● **EXTRACT**
■ ■ ■
Thea Djordjadze and Rosemarie Trockel

Sprüth Magers, Los Angeles

October 9, 2007

“Un soir, j’ai assis la beauté sur mes genoux.

And I found her bitter and I hurt her.”

October 8 – November 10, 2007

Opening: Monday, October 8, 6-8pm

Monika Sprüth and Philomene Magers are delighted to announce the exhibition “Un soir, j’ai assis la beauté sur mes genoux. And I found her bitter and I hurt her,” a collaboration between Thea Djordjadze and Rosemarie Trockel made especially for the gallery’s London space.

Having realized several exhibition projects together in the past, the two artists seek each time to address concerns about the processes of artistic creation, questioning the freedoms and limitations it entails. Drawing the title of the exhibition from Arthur Rimbaud’s poem ‘La Saison en Enfer’ the artists equally challenge and subvert our expectations of art — what we think it should provide and the promise of beauty we often

expect it to entail.

Playing with the scale and vitrine like qualities of the front gallery the first installation is deliberately oversized so it makes the space look too small for the exhibition. Placed in such a way that the virtually monochrome canvases seemingly float on water with their surfaces reflected against the black painted gallery, the elements of the construction overwhelm and simultaneously dissolve into the background so the whole work itself almost eludes the viewer.

In the rear space suspended neon tubes and chords form a framework for the second installation. Central to this are four urns containing some of the ashes of sculptures which the artists had jointly created and then destroyed by fire in a specific location along the banks of the Rhine. Photographs and an accompanying film document this process. The original sculptures, human like in form, had been given certain ‘attributes’ such as those of ’the poet’ or ‘the artist’ represented by heavy geometric structures that always threatened to overburden them. Having found an idyllic parcel of land overlooking the city of Kassel, a city rich with German art historical significance, the artists proceeded to bury these ashes, some of which are contained by the urns in the gallery. In a gesture of ritualistic destruction and transformation the sculptures are returned to the earth to a point where they will break down no more.
■ ■ ■
Records contained in a dataset
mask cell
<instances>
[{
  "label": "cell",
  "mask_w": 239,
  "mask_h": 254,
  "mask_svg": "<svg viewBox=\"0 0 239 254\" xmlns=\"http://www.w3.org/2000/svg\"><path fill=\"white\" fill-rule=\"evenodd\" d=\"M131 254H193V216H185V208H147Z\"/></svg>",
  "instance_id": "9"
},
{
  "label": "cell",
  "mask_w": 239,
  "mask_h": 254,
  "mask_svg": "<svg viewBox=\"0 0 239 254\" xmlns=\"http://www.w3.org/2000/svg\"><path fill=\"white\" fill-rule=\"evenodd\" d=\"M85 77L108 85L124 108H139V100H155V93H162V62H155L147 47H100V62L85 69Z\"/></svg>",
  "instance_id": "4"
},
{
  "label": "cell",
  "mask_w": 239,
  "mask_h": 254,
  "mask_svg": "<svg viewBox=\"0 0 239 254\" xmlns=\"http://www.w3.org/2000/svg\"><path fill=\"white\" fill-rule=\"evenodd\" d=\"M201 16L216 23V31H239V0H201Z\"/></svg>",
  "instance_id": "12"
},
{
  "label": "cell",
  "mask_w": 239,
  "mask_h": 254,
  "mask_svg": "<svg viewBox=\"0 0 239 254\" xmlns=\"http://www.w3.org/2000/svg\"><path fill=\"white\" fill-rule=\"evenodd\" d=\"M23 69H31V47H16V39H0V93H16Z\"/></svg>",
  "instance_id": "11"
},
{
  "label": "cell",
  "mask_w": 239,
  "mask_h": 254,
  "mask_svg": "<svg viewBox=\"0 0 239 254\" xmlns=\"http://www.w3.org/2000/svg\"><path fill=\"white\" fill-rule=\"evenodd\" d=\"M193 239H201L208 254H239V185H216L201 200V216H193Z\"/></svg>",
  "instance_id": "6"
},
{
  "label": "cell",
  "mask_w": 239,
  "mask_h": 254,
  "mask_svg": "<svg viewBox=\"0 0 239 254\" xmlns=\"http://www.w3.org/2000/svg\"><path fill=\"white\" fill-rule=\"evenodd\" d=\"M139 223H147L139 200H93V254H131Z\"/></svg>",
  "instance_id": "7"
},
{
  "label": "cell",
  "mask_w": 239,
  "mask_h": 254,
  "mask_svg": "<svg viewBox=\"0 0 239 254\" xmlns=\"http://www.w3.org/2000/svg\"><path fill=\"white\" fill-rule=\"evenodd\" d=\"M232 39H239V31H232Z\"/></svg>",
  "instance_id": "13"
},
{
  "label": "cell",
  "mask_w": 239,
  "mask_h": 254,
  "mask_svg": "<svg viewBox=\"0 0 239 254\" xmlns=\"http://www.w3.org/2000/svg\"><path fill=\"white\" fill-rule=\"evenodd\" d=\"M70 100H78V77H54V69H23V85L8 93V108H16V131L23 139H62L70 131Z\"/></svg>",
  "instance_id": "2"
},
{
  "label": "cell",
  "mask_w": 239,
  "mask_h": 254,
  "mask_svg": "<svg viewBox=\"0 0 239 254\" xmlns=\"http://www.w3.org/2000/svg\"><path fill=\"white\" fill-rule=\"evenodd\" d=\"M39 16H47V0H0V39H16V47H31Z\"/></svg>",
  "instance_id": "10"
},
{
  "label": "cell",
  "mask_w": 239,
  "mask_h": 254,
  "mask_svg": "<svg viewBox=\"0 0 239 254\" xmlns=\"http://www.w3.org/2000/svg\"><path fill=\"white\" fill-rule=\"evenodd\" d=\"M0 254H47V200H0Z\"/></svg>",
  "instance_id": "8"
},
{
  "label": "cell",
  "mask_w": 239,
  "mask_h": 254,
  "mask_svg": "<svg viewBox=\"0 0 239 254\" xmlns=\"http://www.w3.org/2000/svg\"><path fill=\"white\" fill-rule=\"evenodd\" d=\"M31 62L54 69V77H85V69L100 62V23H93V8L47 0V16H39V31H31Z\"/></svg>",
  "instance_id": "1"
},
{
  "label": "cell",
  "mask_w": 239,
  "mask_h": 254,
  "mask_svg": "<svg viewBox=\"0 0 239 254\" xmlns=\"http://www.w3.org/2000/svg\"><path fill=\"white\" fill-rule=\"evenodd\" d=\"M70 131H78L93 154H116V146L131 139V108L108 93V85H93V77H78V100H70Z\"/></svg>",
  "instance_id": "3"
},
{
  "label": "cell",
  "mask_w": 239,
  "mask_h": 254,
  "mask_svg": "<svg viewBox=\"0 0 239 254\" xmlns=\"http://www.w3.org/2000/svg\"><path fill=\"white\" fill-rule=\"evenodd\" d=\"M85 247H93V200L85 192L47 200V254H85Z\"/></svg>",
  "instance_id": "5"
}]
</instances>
■ ■ ■
● **BRIEF 1**
Reproduce the passage of the exhibition announcement from "Sprüth Magers, Los" to "gallery’s London space.".
● **BRIEF 2**
According to the exhibition announcement, where did the artists bury the ashes of the destroyed sculptures?
● **BRIEF 3**
Continue the exhibition announcement for the Djordjadze and Trockel show from where it ends.

● **RESULT 1**
Sprüth Magers, Los Angeles

October 9, 2007

“Un soir, j’ai assis la beauté sur mes genoux.

And I found her bitter and I hurt her.”

October 8 – November 10, 2007

Opening: Monday, October 8, 6-8pm

Monika Sprüth and Philomene Magers are delighted to announce the exhibition “Un soir, j’ai assis la beauté sur mes genoux. And I found her bitter and I hurt her,” a collaboration between Thea Djordjadze and Rosemarie Trockel made especially for the gallery’s London space.

● **RESULT 2**
On an idyllic parcel of land overlooking the city of Kassel.

● **RESULT 3**
In a distinguished career which is deeply rooted in the Cologne art scene from the early 1980′s onwards , Rosemarie Trockel has been the subject of numerous solo exhibitions, amongst which the Moderne Museet, Stockholm; the Dia Center for the Arts, New York; Whitechapel Art Gallery, London and the Centre Georges Pompidou, Paris. In 2004 she received the prestigious Wolfgang-Hahn-Preis which led to the solo exhibition ‘Post-Menopause’ at the Museum Ludwig in Cologne and the Museo Nazionale Delle Arti Del XXI Secolo in Rome. Trockel represented Germany in the 1999 Venice Biennale.

Born in Georgia, Thea Djordjadze now lives and works in Cologne. She studied under Rosemarie Trockel at the Kunstakademie Düsseldorf and was a founder member of the art collective hobbypopMUSEUM. With a practice encompassing performance, painting, drawing, sculpture and installation, her work was most recently seen in London at Studio Voltaire. Previous collaborations between the two artists have taken place at the Venice Biennial 2003, the Neue Kunst Halle St Gallen 2006 and the Lyon Biennial 2007.

For further information please contact Nina Øverli at [email protected] or on 020 7408 1613.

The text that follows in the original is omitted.